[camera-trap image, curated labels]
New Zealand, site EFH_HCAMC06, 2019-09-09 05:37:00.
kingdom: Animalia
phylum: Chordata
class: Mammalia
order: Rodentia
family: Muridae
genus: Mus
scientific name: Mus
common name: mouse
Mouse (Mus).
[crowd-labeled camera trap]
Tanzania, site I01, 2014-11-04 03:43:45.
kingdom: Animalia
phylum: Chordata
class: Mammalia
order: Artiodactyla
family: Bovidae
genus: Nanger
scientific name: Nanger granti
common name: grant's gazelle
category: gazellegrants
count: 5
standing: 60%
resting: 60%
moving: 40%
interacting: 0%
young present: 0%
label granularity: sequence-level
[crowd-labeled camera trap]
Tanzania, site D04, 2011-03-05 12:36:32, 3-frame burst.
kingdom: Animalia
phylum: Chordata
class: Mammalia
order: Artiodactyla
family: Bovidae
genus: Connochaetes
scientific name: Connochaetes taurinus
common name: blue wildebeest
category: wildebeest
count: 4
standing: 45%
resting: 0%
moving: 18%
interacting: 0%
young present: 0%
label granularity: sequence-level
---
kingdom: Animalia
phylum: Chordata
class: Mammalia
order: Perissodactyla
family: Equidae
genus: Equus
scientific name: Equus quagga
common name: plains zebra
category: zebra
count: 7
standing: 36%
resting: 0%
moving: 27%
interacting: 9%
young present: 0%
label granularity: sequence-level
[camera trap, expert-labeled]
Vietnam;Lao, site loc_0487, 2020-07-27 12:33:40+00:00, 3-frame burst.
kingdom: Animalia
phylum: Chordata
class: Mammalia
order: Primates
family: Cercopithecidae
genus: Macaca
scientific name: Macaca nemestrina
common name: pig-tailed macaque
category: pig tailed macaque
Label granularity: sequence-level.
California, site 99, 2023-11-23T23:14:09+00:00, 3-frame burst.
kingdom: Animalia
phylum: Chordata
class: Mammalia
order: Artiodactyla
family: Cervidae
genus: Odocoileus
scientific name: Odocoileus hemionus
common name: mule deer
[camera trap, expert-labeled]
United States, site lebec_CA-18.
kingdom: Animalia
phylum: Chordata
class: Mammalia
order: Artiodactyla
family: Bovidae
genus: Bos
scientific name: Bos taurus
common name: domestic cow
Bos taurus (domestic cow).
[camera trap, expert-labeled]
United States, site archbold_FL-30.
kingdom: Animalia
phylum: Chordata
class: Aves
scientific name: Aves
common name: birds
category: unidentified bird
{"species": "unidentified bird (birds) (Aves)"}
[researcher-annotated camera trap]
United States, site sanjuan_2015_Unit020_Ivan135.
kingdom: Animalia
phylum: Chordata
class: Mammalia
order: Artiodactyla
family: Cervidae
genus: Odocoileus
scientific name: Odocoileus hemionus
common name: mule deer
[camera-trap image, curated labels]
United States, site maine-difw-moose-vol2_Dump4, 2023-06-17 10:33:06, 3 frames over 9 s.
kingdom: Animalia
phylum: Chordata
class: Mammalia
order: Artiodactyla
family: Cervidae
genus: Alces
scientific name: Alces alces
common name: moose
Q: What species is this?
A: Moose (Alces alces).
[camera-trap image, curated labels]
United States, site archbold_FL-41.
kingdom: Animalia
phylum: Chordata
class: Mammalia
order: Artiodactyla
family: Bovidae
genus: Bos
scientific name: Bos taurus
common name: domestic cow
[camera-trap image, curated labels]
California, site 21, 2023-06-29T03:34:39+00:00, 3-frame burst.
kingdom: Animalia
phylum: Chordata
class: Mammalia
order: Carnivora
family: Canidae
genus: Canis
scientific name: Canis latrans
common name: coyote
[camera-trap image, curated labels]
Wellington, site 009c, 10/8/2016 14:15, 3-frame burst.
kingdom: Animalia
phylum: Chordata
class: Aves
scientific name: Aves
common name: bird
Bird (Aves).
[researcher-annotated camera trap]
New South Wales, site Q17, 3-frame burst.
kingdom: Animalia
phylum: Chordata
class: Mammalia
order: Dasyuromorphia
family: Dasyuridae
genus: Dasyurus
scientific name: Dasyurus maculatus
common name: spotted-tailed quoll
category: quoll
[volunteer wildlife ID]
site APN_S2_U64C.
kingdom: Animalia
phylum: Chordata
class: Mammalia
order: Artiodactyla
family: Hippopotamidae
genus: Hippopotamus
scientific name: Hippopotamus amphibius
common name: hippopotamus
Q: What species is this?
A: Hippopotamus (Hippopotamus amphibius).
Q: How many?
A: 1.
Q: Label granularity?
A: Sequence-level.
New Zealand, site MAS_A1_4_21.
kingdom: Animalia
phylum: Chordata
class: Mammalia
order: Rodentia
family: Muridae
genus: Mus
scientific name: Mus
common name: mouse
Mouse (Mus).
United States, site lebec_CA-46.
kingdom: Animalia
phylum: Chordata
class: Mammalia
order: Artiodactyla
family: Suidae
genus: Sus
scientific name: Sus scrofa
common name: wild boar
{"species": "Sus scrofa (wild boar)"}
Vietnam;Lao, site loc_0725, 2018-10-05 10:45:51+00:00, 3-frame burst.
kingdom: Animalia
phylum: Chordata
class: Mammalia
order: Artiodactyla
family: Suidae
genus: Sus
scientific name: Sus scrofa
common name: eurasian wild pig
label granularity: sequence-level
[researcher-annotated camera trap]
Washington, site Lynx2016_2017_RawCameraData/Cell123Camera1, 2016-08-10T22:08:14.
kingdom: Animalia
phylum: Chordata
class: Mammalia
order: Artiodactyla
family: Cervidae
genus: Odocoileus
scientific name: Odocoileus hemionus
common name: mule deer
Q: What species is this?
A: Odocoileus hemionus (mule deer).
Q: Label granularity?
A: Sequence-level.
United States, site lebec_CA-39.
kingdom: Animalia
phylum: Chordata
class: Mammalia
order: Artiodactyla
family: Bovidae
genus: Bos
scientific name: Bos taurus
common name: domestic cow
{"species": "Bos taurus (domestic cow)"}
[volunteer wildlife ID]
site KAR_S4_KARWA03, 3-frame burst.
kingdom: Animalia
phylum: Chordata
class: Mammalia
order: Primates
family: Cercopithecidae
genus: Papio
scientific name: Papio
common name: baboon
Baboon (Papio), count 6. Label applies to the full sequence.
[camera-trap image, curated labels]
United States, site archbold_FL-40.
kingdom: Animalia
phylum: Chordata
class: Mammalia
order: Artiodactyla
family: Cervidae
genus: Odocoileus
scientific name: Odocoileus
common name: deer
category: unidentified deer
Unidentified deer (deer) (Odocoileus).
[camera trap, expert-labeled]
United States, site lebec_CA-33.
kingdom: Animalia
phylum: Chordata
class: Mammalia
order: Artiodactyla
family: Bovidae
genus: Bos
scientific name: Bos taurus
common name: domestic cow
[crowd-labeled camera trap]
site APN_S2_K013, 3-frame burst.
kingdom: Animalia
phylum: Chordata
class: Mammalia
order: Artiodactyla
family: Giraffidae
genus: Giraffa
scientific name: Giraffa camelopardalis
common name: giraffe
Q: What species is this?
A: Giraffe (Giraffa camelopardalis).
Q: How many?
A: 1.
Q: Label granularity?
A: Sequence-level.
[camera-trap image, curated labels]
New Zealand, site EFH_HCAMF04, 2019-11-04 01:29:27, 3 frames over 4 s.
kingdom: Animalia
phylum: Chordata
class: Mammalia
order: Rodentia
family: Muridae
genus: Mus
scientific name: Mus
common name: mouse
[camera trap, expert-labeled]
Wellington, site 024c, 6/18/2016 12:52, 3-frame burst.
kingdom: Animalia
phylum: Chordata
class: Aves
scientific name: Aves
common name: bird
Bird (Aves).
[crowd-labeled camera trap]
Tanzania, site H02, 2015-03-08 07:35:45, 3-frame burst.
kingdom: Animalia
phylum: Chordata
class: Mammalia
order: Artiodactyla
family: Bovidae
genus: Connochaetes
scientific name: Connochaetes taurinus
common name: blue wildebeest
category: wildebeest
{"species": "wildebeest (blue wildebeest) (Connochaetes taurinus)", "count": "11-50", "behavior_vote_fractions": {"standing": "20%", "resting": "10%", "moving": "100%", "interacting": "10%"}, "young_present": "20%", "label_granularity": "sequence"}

———

Work required:
The required output is a copy of each line in the records where the string "interacting" occurs.

Your solution:
interacting: 0%
interacting: 0%
interacting: 9%
{"species": "wildebeest (blue wildebeest) (Connochaetes taurinus)", "count": "11-50", "behavior_vote_fractions": {"standing": "20%", "resting": "10%", "moving": "100%", "interacting": "10%"}, "young_present": "20%", "label_granularity": "sequence"}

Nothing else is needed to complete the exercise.